Maybe you're expecting me to mention the numerous fetch quests or squeezing through narrow gaps to conceal loading times as the worst offenders, and yeah they're pretty bad, but plenty of people have already talked about those. Yes, they're bad and I could have done with less of the standard JRPG trope sidequests to help a kid find her dumb cats but no…
No, the worst bits of padding in this game are the seconds the game adds onto top of just about everything. So much of this game forces Cloud to slowly walk. For no reason. In many cases it's in areas where we're not moving from place to place, so no loading should be going on, and yet, Cloud is forced to walk at a snail's pace, for no reason. The other bits of padding are also switches, levers, and buttons.
Why does Cloud have to sit and think about pressing a button, flipping a switch or pulling a lever? Every time, you sit and hold the triangle button for an agonizingly long time while Cloud just sits there with his hand on the lever…. Till…eventually… finally… any day now…. He just nonchalantly flips it.
It's like the game bleeds you small chunks of time to artificially pad the game. Oh sure, individually each time you have to pause to flip a switch or push a button, it's a few seconds… but added all together, I think my total time in game standing at a switch waiting for Cloud to decide to press it was about 5 hours.
I think this game would have worked a LOT better as a more streamlined 25 hour experience. I really enjoyed some of the expanded storytelling, like in Chapter 4 getting to go to the upper plate with Jessie, or the entirety of Wall Market's chapter, but a lot of the "mercenary work" and non-optional dungeons the game forces Cloud to do were just an absolute chore, slowed the story down for no reason at all, and felt artificially bolted on. The secret Shinra lab beneath Sector 7 was just about the worst thing in a Final Fantasy VII product since Genesis.

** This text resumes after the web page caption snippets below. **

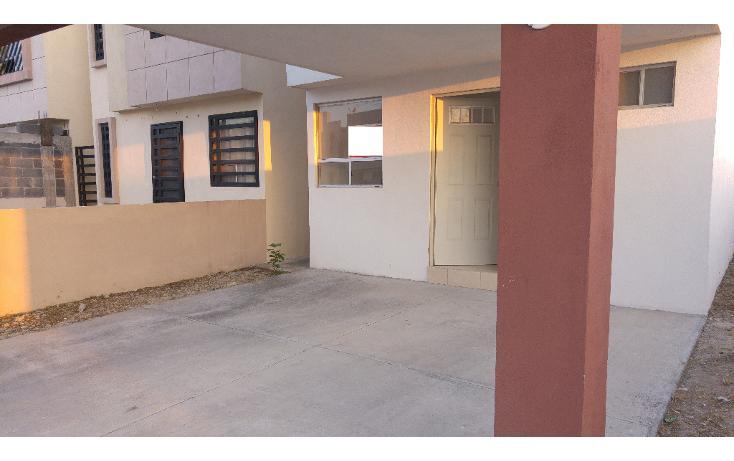 Foto de casa en venta en, privadas de santa rosa, apodaca, nuevo león, 1804110 no 03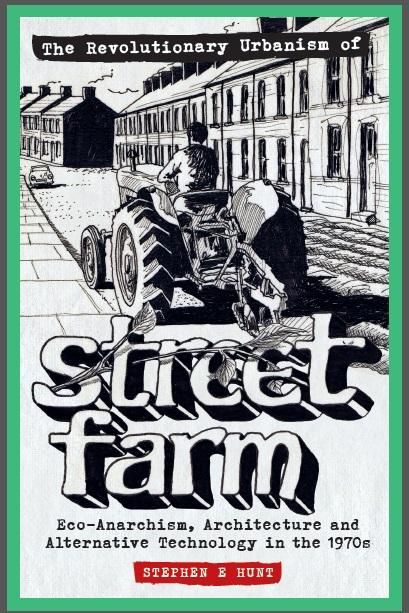 Street Farm cover.jpg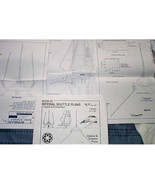 Classic Star Wars Movies Imperial Shuttle Blueprints 1984, UNUSED NEW - $14.50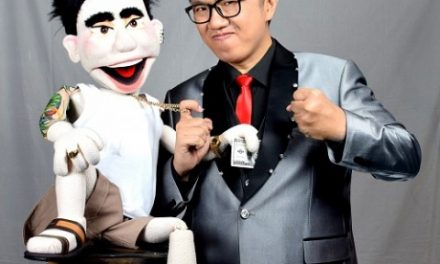 Famous Singapore Ventriloquist, Joseph Then, celebrating His Decade-long and still rising Success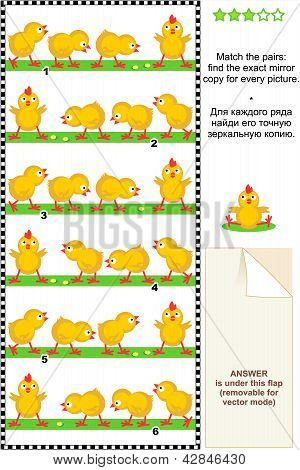 Spring picture puzzle with cute little chicks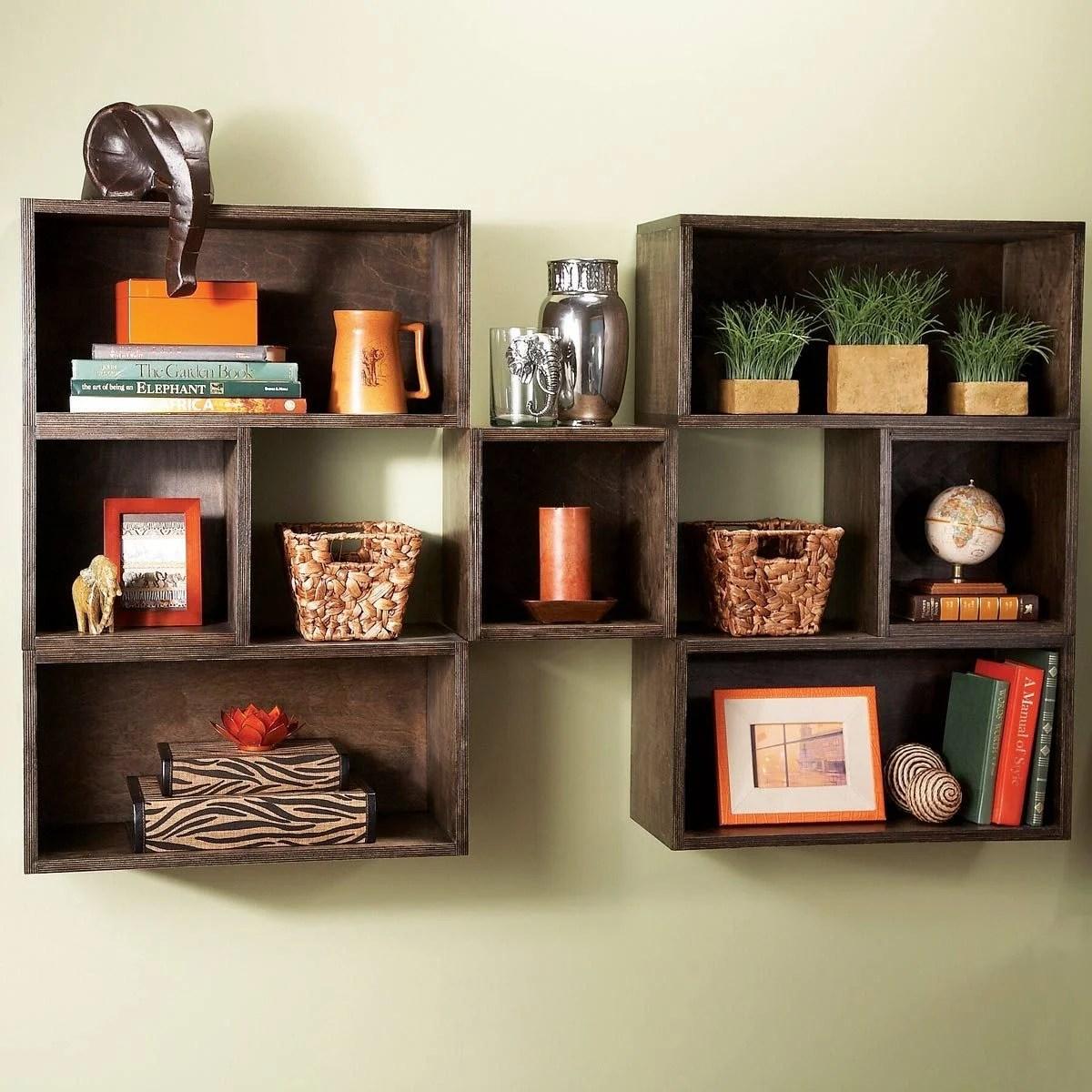 diy shelves in living room settee benches box the family handyman modular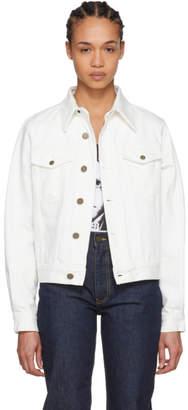 Calvin Klein White Denim Double Disaster Jacket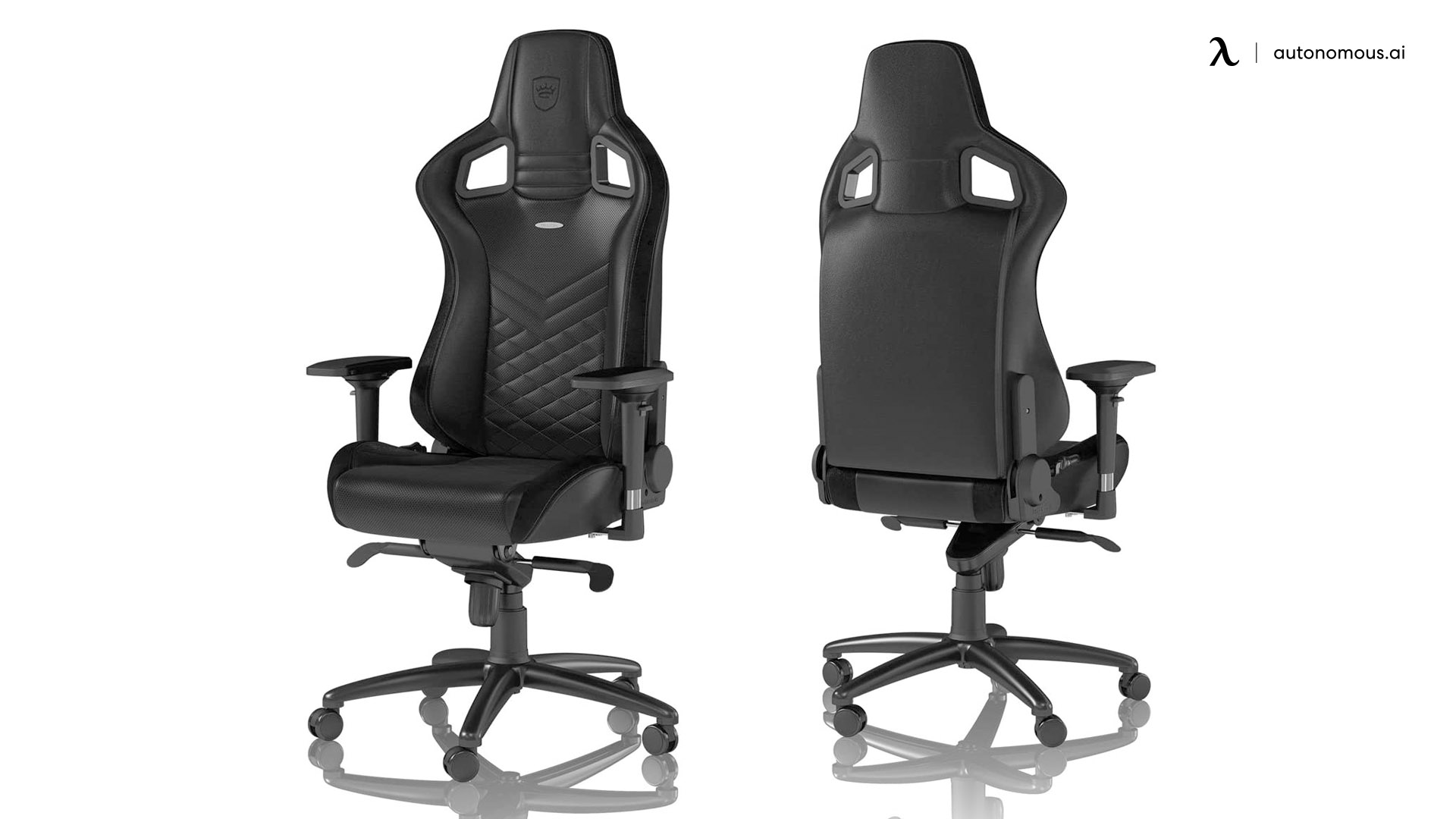 Epic Black Edition from NobleChairs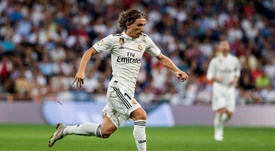 croata Luka Modric (i). EFE/Archivo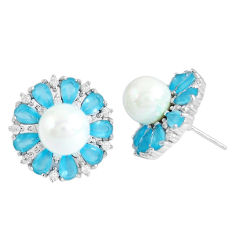 Natural white pearl blue chalcedony 925 silver stud earrings jewelry c19611
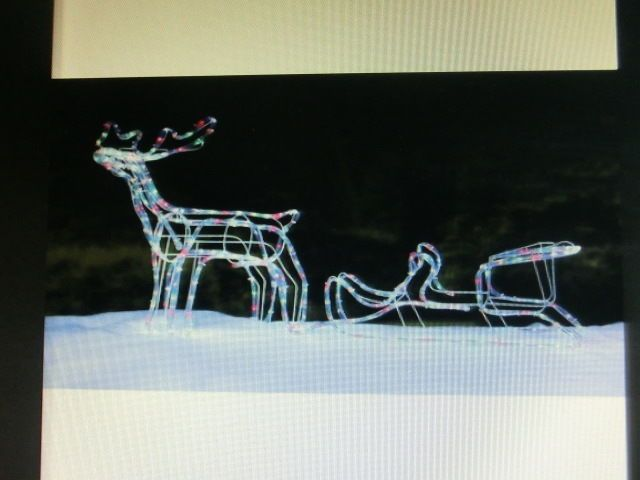 New 3D Christmas Reindeer & Sleigh Rope 288 LED Light Silhouette Indoor Outdoor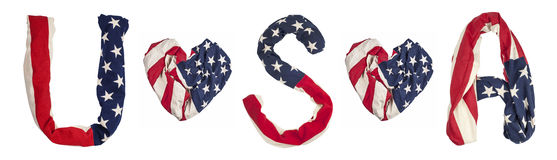 Simbols made from American flag Stock Photos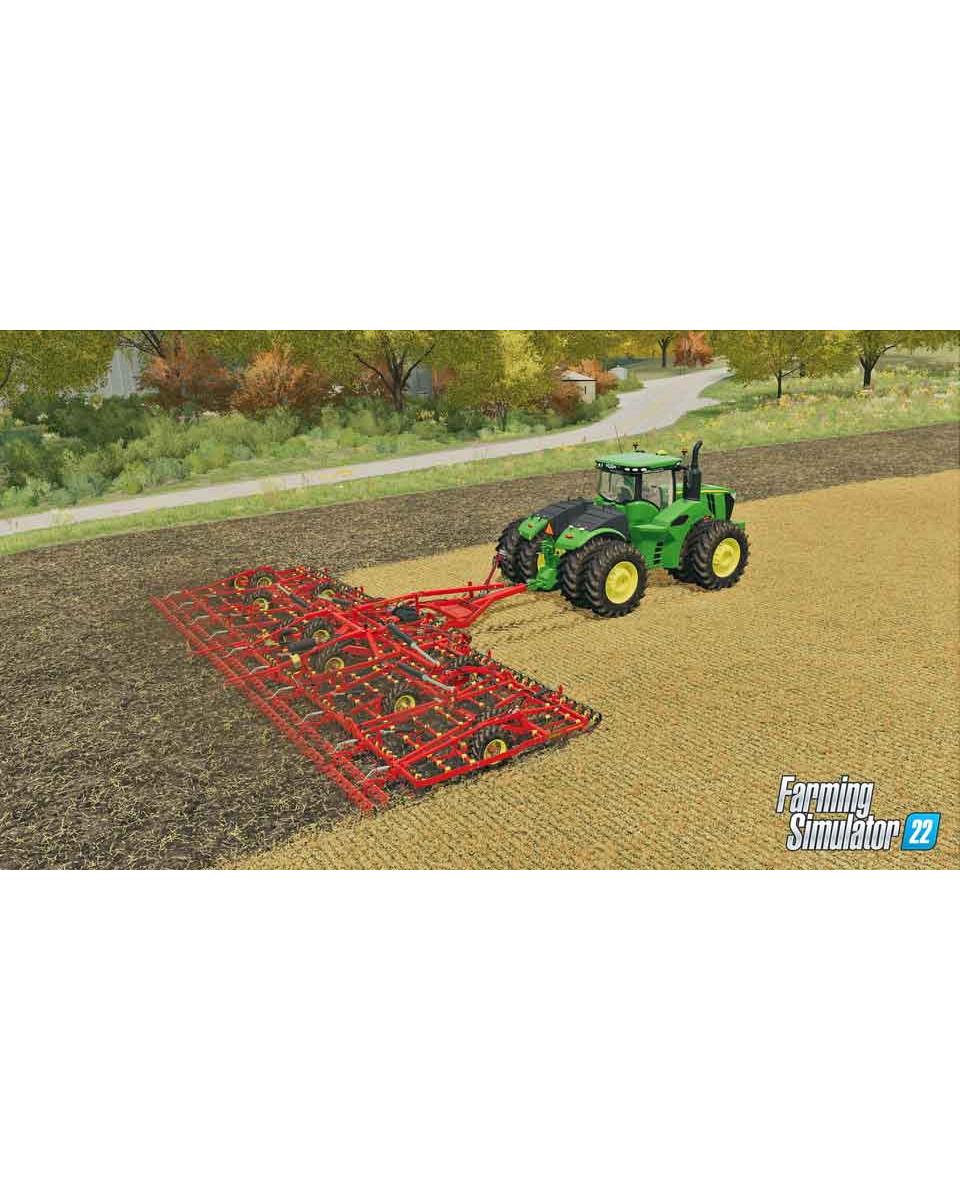 PCG Farming Simulator 22 - Collector's Edition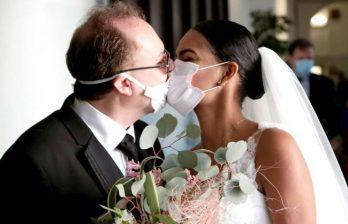 Свадьба пела и плясала: как минимум два торжества организовали в Рышканах вопреки запрету и пандемии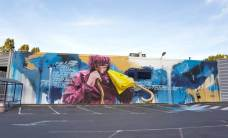 Sismikazot, 10eme Street Art Festival, Aurillac, France
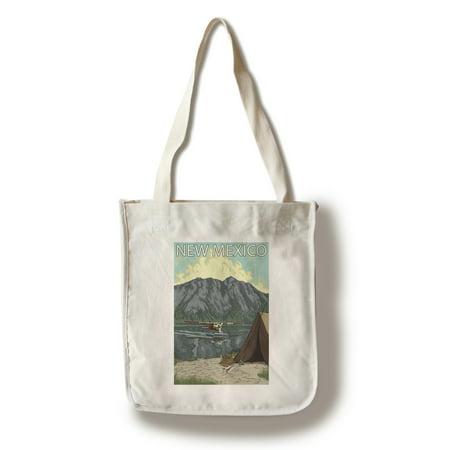 Mexican Bush - Bush Plane Fishing - New Mexico - LP Original Poster (100% Cotton Tote Bag - Reusable)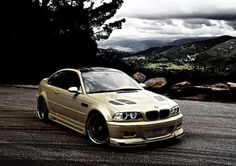 Offering The Lowest Prices & Highest Quality Used Engines. Cool Sports Cars, Sport Cars, Cool Cars, Bmw E46, E46 M3, My Dream Car, Dream Cars, E46 Coupe, Diesel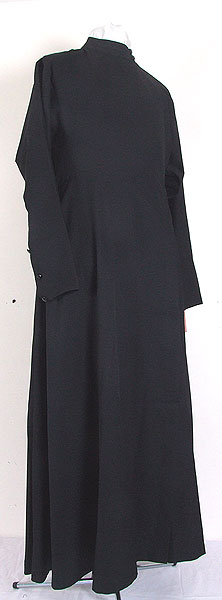 "Russian undercassock 38""/5'11"" (48/180-182) #122 - 35% off"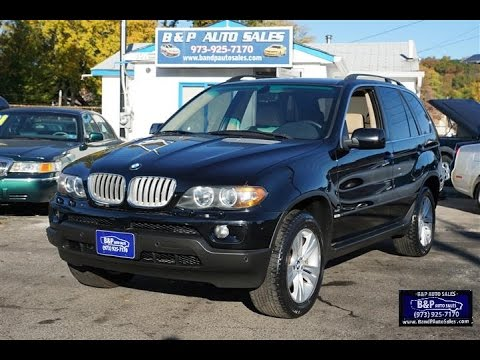 2005 bmw x5 v8 suv youtube. Black Bedroom Furniture Sets. Home Design Ideas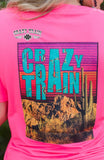 10384   Carlita Crazy Train Graphic T-shirt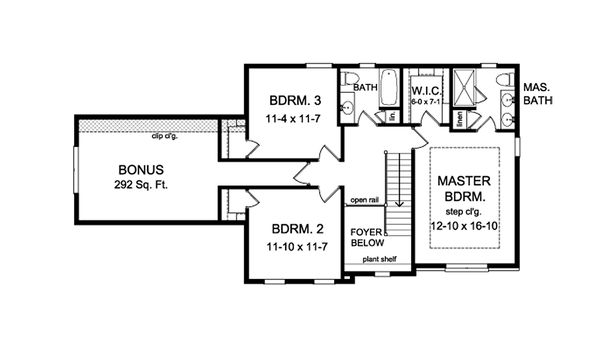 Colonial Floor Plan - Upper Floor Plan Plan #1010-208
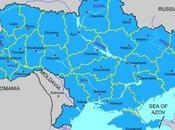 Ukraine News from Around World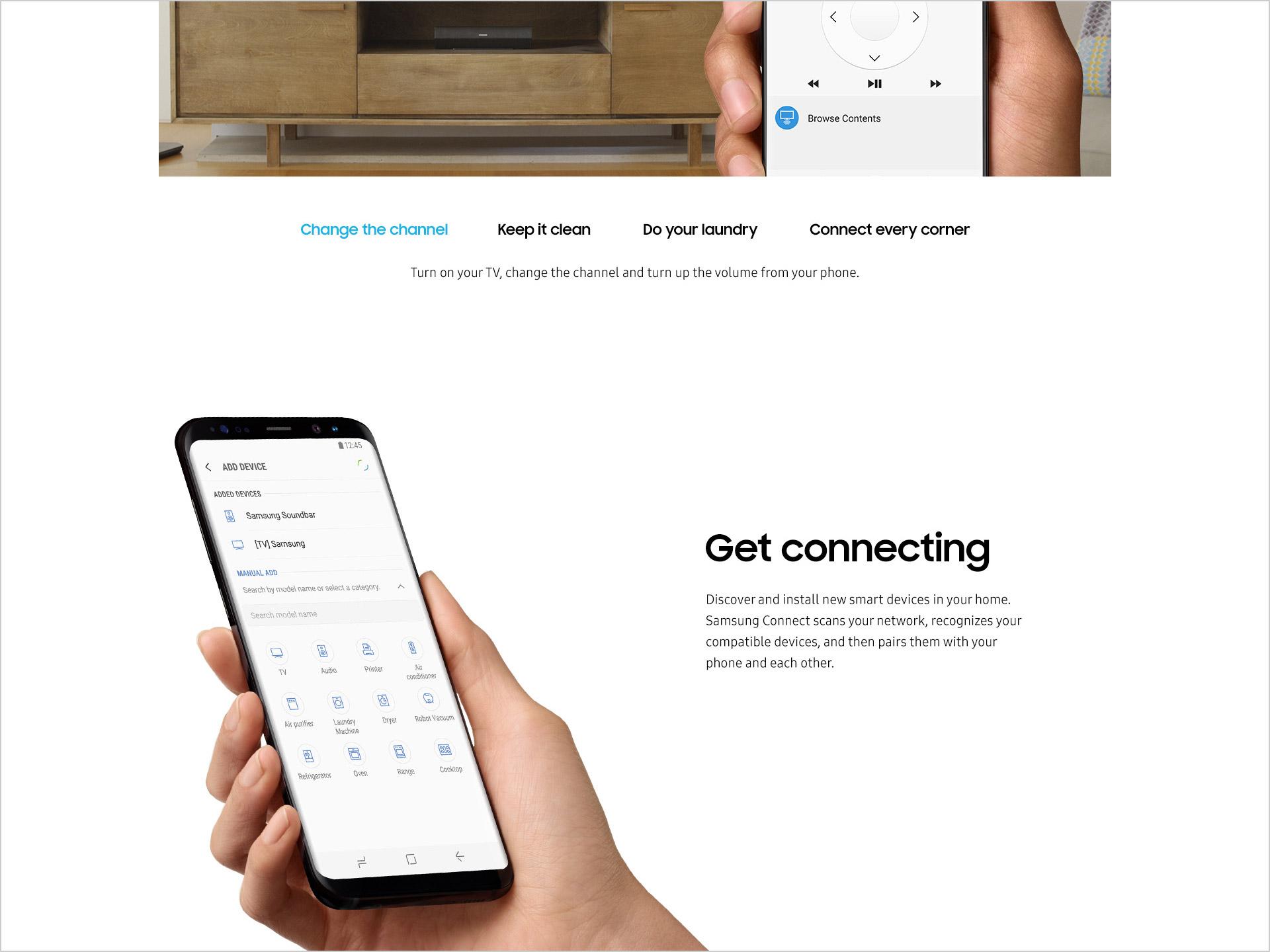 Samsung_Galaxy_S8_Web_Connect_2.jpg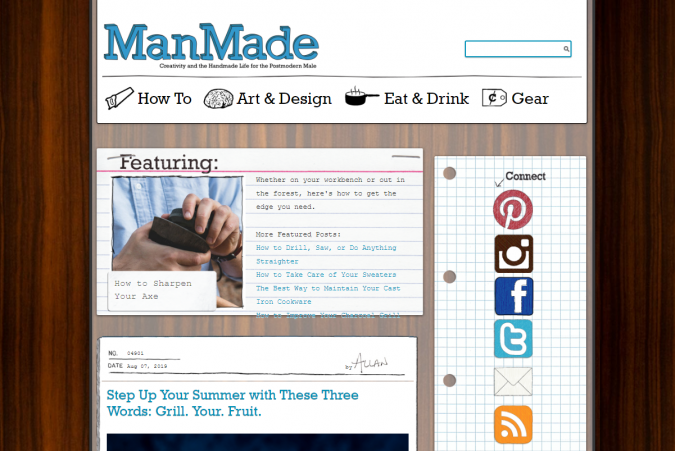 Man-Made-DIY-website-screenshot-675x451 Best 50 Lifestyle Blogs and Websites to Follow in 2019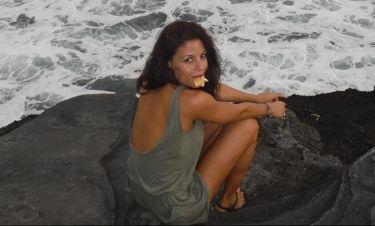 Ειρήνη Κολιδά: To πρωινό που απολαμβάνει και τα παιχνίδια με τον γιο της στην παραλία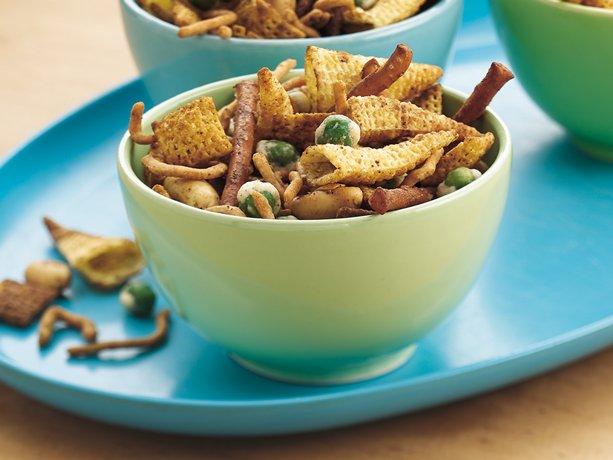 Image of Asian Snack Mix (1/2 Recipe), Betty Crocker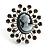'Classic Lady' Cameo Diamante Ring
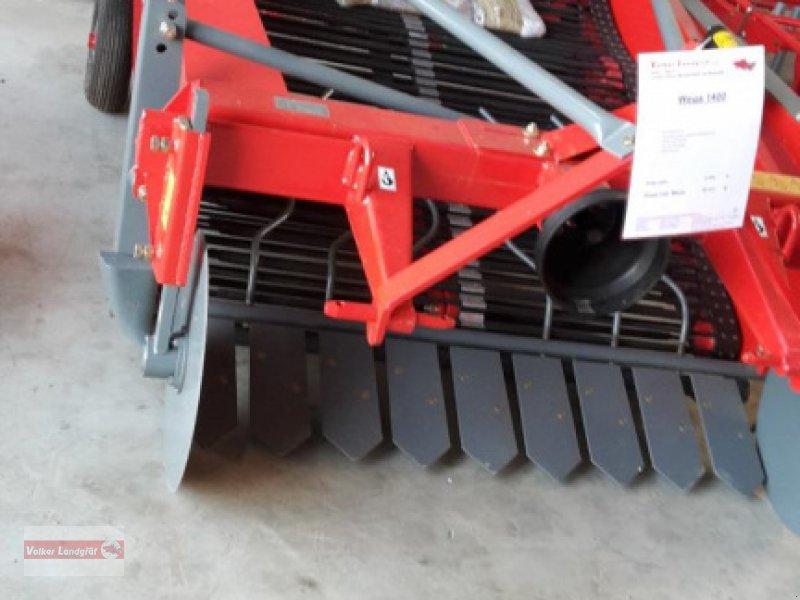 Kartoffelroder des Typs Unia WEGA 1400 UNO, Neumaschine in Ostheim/Rhön (Bild 1)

Musical Motifs a Barely Skip a Beat
I think the final thing I want to touch on is the music. Final Fantasy VII's OST is probably one of my personal favorites in all of gaming and the remake does a lot of the music justice in fully orchestrating it. The number of different renditions of the battle and boss theme had me grinning from ear to ear. Some of the new music has even made it into my rotation of whistled tunes…as much as I dislike the Whispers as concept in the game, the theme that plays whenever they show up has burrowed itself into my brain. But the opening section of the Mako reactor just doesn't have the same feel to it as the original, and I'm really upset they changed the music that plays in the Wall Market to this really upbeat tempo thing that gives me vibes like I'm in Las Vegas or something. The original theme made Wall Market feel like a nasty, dirty place where you don't want to touch anything for fear of contracting some disease, and that feels more on point for life beneath the plate.
So with only two disappointments in 40 hours of gameplay, overall, the music is really good and worked for me personally
Hey Nephtes, Why Don't You Shut Up Already?
Well it appears I've gone and done it again…3000 words for a forum post that I doubt anyone will actually take the time to read, but whatever…
My takeaway:
Final Fantasy VII Remake is a flawed product that was sold as an Final Fantasy VII experience for everyone newcomer and veteran alike, but is actually a sequel crafted explicitly to returning fans with little regard for newcomers. It's competent gameplay, mostly gorgeous graphics, good voice acting, fun characters, and superb musical score cannot help FFVII Remake escape the orbit of everything holding it back: awful pacing, some of the worst padding in a game ever, a story only accessible to longtime fans, and the extra baggage of SquareEnix still 23 years later not giving fans a coherent version of the original story told in Final Fantasy VII married to a consistent art style and turn based gameplay.